** start **
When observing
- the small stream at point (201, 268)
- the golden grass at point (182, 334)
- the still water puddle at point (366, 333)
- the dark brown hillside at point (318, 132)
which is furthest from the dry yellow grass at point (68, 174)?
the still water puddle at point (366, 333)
** end **
» REQUIRED TASK
Reproduce the records above word for word, keeping every line as it appears.

» ANSWER
When observing
- the small stream at point (201, 268)
- the golden grass at point (182, 334)
- the still water puddle at point (366, 333)
- the dark brown hillside at point (318, 132)
which is furthest from the dry yellow grass at point (68, 174)?
the still water puddle at point (366, 333)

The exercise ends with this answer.